Pauline Ho receives GHI grant for project, ‘Perceived Racial Discrimination and Mental Health’

UW-Madison’s Pauline Ho recently received the UW-Madison Global Health Institute’s (GHI) Graduate Student Award Grant.

Ho is a PhD student within the human development area of the School of Education’s Department of Educational Psychology.

Pauline Ho
Pauline Ho

The award will fund her project, “Perceived Racial Discrimination and Mental Health: The Role of Meaning-making and Residential History.” This work was selected for funding in the amount of $3,000.

The GHI’s Graduate Student Research Award program supports UW-Madison graduate students pursuing a PhD in any relevant discipline who are exploring potential PhD topics that will enhance global health activities on campus — and beyond

According to the abstract of Ho’s project, “the mental health of college students is a critical public health concern. Numerous studies have shown that experiences with discrimination are negatively associated with mental health and these associations may vary by race/ethnicity. However, previous research examining the buffering effect of racial-ethnic identity has yielded ambiguous findings.”

The abstract continues: “This study uses a novel measure to examine whether and how racial-ethnic identity moderates the relationship between perceived discrimination and mental health among college students of color attending a predominantly White institution.
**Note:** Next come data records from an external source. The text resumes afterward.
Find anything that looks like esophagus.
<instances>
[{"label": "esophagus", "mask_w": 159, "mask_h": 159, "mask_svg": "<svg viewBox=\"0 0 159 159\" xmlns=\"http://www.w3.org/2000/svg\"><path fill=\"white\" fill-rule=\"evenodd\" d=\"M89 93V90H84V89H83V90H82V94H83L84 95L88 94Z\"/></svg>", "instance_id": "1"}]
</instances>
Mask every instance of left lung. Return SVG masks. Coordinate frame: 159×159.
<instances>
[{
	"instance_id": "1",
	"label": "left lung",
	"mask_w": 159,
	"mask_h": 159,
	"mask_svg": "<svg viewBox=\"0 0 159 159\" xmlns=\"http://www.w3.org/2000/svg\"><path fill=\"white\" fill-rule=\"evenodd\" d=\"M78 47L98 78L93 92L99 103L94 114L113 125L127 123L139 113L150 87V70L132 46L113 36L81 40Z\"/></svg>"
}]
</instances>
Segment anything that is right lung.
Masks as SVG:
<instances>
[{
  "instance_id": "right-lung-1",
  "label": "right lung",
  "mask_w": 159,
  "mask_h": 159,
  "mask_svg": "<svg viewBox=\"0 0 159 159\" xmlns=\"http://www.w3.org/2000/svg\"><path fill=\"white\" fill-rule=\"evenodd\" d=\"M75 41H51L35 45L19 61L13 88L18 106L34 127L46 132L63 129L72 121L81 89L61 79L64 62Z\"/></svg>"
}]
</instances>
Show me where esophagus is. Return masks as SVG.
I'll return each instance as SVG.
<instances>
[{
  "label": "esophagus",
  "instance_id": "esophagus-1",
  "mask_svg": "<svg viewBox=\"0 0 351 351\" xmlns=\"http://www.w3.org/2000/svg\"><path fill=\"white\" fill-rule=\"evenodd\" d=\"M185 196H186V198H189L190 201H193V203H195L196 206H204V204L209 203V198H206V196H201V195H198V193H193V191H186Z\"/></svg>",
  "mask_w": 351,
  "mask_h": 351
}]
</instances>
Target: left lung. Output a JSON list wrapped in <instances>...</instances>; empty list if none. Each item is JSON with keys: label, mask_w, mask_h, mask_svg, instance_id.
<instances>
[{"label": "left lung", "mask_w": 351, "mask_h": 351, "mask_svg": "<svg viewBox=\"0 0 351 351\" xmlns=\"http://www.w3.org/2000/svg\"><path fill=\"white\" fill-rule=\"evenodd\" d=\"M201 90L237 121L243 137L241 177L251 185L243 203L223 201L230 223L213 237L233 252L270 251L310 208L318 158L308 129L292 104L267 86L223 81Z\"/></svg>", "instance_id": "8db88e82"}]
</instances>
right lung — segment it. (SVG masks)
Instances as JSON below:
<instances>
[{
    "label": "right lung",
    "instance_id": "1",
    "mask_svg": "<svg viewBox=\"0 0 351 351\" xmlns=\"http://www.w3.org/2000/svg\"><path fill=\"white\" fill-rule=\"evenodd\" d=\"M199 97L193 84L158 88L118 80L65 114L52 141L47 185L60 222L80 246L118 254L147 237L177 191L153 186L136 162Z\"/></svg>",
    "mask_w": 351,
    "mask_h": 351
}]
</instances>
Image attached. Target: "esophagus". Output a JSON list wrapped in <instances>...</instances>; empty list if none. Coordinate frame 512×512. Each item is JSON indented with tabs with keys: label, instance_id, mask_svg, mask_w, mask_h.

Drawing upon a narrative model of identity, this study will reveal the specific features of racial-ethnic identity that affect the impact of perceived discrimination on mental health. Moreover, this study examines whether the moderating effect of racial-ethnic identity varies by residential history before coming to college, which is an understudied contextual factor.”

The abstract concludes: “This study will advance the mission and vision of GHI by providing a more comprehensive understanding of how racial-ethnic identity and perceived discrimination interact to impact mental health. The results of this study will have potential implications on health interventions to promote healthy well-being.”